This was Gordie a few minutes ago.
This is Gordie currently.
I met Gordie in November of 2004. He was in the first pod in the Humane Society kennels, just past the cats, and he was six months old. He had been a stray, and his HS-given name was “Speedy”. Even then I could have thought of more accurate names. Andrew had been thinking about getting a second dog. Barney didn’t do well being alone, for various reasons. I took Gordie for a walk the week I met him. I’m not sure why. He doesn’t fit the criteria of the dogs I typically take out. I’m used to ill-behaved dogs. I don’t really remember my initial impressions of him, but I guess he couldn’t have been any worse than most of the dogs I meet. I do remember thinking he’s ugly. I still do. It never occurred to me until Andrew pointed it out: I have a strange prejudice against black-faced dogs. (And “messy”-faced dogs, which Gordie is.) For the record, as well as we can figure, he’s mostly made up of rough coat collie (like Lassie) – hence most of his colouring, and Australian Shepherd – hence the face.
Andrew and I went to the Humane Society later in the week, and took him for a walk. His first order of business upon being leashed was to jump. His snout ended up in my mouth. Wish I could say that was the only time that ever happened. I have suffered multiple bloody facial injuries at the paws of said animal. Sometimes when I am foolish enough to bend over to tie my shoes, sometimes when I am foolish enough to just stand there. Gordie can jump about six feet straight up, you see, pretty much from a standstill. He’s also impressively agile. The boy should really have his own herd of sheep. (We’re slowly working towards agility training.)

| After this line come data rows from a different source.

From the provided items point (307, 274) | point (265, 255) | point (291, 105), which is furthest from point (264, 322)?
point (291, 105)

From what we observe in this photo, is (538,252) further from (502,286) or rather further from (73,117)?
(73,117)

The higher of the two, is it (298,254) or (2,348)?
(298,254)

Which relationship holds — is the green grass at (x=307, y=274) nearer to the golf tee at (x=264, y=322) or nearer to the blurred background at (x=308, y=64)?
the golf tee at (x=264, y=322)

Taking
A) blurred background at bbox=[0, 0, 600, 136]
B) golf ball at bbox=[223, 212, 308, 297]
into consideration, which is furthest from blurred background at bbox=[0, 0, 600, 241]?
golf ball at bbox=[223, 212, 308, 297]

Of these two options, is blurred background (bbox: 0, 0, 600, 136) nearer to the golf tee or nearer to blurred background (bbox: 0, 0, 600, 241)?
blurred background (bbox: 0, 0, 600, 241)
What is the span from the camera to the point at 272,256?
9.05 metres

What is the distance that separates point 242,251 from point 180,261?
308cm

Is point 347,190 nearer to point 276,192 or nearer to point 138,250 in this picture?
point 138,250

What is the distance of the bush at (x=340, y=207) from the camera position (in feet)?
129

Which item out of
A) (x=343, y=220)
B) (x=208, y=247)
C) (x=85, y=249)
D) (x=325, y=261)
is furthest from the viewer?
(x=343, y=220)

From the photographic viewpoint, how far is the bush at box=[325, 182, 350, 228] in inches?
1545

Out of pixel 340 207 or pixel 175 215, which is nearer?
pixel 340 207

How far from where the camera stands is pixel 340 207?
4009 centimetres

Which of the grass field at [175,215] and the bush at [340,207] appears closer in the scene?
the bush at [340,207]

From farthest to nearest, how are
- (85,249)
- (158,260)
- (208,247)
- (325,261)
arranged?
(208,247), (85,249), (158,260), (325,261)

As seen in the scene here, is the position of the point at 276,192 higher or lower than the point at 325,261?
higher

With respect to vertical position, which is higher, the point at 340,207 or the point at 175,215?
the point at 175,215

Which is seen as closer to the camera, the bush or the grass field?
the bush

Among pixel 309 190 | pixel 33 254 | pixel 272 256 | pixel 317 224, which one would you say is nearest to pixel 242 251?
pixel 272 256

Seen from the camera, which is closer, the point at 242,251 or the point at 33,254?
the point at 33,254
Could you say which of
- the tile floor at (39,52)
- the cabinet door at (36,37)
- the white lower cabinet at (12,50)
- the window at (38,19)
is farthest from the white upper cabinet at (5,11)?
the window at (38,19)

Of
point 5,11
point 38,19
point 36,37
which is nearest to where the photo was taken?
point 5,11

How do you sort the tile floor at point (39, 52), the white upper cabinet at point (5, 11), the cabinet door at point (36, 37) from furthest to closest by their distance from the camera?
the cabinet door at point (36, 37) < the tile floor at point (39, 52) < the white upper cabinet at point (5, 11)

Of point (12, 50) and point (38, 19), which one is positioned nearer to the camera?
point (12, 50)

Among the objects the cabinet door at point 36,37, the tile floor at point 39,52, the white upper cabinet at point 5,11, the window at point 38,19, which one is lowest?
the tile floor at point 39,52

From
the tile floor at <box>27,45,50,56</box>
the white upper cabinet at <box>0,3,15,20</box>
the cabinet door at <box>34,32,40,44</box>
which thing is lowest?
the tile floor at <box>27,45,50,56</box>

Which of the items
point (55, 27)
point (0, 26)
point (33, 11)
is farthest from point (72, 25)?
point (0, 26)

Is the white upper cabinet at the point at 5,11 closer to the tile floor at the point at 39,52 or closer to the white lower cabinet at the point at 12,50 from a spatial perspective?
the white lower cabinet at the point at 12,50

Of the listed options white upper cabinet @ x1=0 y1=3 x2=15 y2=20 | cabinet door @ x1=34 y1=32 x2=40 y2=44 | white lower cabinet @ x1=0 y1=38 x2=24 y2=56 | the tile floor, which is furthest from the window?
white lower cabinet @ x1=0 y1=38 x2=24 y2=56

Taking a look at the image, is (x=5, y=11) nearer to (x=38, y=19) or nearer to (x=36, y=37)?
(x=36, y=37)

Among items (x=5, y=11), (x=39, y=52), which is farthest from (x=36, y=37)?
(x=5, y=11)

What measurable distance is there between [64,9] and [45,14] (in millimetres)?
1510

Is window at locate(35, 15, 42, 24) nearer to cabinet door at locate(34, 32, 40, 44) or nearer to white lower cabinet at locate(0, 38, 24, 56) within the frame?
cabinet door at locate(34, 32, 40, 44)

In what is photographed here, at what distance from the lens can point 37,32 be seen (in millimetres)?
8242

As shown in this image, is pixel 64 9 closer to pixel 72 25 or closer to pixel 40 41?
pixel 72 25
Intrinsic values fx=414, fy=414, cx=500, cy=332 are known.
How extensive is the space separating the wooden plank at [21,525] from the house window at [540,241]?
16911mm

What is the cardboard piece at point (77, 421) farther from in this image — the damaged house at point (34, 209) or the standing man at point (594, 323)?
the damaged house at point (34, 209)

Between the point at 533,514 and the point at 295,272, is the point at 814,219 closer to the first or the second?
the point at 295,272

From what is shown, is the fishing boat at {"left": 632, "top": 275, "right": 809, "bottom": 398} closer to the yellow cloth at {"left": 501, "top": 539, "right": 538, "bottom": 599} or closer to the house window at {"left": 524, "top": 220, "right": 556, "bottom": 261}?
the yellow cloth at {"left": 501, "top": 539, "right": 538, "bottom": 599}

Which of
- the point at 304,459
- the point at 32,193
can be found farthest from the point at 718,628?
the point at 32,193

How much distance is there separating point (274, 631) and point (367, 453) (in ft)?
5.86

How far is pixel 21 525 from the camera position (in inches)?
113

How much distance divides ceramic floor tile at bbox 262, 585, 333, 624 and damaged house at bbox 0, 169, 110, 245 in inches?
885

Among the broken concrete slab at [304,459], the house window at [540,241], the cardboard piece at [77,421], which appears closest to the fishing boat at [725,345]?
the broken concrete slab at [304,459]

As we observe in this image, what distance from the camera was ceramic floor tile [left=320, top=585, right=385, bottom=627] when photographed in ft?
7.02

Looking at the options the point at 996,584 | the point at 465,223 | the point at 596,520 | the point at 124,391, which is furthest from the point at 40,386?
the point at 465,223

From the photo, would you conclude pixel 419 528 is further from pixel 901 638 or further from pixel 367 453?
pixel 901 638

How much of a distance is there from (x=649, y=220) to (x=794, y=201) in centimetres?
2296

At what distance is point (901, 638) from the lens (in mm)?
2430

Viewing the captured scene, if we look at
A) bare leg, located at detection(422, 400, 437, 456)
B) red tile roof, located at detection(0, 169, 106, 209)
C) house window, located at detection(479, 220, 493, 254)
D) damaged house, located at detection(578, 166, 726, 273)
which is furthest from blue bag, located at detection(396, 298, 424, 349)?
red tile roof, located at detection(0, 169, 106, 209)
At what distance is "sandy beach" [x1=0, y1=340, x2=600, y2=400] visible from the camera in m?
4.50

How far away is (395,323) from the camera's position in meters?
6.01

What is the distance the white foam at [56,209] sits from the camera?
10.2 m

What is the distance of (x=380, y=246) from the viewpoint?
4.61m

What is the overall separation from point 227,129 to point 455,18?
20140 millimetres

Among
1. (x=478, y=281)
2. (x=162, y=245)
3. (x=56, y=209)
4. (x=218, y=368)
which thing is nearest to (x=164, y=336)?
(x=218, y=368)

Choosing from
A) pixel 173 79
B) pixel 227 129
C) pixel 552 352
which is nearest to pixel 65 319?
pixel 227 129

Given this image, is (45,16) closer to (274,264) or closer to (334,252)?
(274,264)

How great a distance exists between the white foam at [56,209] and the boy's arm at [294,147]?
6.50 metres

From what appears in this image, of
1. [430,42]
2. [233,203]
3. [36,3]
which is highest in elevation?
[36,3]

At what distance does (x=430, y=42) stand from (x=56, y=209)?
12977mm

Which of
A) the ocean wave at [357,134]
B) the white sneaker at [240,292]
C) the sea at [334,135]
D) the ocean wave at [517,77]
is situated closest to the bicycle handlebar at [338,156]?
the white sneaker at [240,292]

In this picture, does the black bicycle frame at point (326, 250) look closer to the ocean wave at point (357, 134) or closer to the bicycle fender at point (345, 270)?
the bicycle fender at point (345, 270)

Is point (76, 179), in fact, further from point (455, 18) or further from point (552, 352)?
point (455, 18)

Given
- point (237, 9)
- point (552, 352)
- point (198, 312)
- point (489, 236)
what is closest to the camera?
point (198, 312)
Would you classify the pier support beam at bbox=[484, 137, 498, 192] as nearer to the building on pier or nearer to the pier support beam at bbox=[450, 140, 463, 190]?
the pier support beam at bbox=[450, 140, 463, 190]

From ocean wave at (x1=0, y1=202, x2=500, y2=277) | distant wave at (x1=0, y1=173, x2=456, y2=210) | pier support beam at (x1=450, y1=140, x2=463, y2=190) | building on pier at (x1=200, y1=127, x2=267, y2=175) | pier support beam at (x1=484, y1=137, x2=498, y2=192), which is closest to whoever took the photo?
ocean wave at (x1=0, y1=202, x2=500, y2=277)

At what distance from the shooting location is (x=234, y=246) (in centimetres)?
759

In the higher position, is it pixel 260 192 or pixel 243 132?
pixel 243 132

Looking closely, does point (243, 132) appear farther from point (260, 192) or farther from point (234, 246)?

We have learned in the past year-ish that Gordie was most likely abused as a puppy. He is submissive, and will cower readily, and pee when he thinks he’s really in trouble. He is very distrustful of men, and will go into fits of lunging and barking if we pass men walking or biking. I don’t think he’d bite – again, the submissiveness, but you never know. The barking and lunging also occurs when he sees pickup trucks. A profile emerges. (I can’t count the number of times I’ve seen dogs at the Humane Society with notes like “hates baseball caps” on their profiles. Pets are what we make them.) He is very protective of me, and used to get upset if Andrew so much as touched me. He loves women in general. Admirable chivalry. He is very needy, and demands more than his share of attention, and as much of his brother’s share as he can get. But his inherent nature is sweet. He is extremely food-motived.
I am fiercely protective of him right back. Maybe because his background triggers my nurturing instinct. Maybe because, with his loudness and boisterousness, and difficult personality, and the amount of effort he requires, and inexplicable charm, he’s kinda like me. Maybe because he loves me so much, even though he’s not mine. Even when he’s shattering our eardrums barking in the car, or leaving tumbleweeds of beige hair under the furniture, or trying to maul the cat, or giving me a nosebleed, or pooping on my housemate’s floor, I love him so much, too. This is not to say he doesn’t make me insane. I got almost no sleep last night. He will still occasionally have accidents in the house (sometimes quite deliberate, I suspect). Sometimes he gets so wound up you’d swear he’d gone insane. He is smart and eager to please, but could be so much better trained. Taking him for a walk is a helluva lot of work. But we’re working on it.
I have worked at the Humane Society long enough to know how difficult it can be to permanently place a dog like Gordie. I know the odds that he would have come back, possibly more than once. I know the odds that, in the wrong situation, he might have bitten someone, and ended up euthanized. For as difficult as it has been, and still is sometimes, I am proud of Andrew for not giving up. And I am proud of both of us for having added one more to the score for the good guys.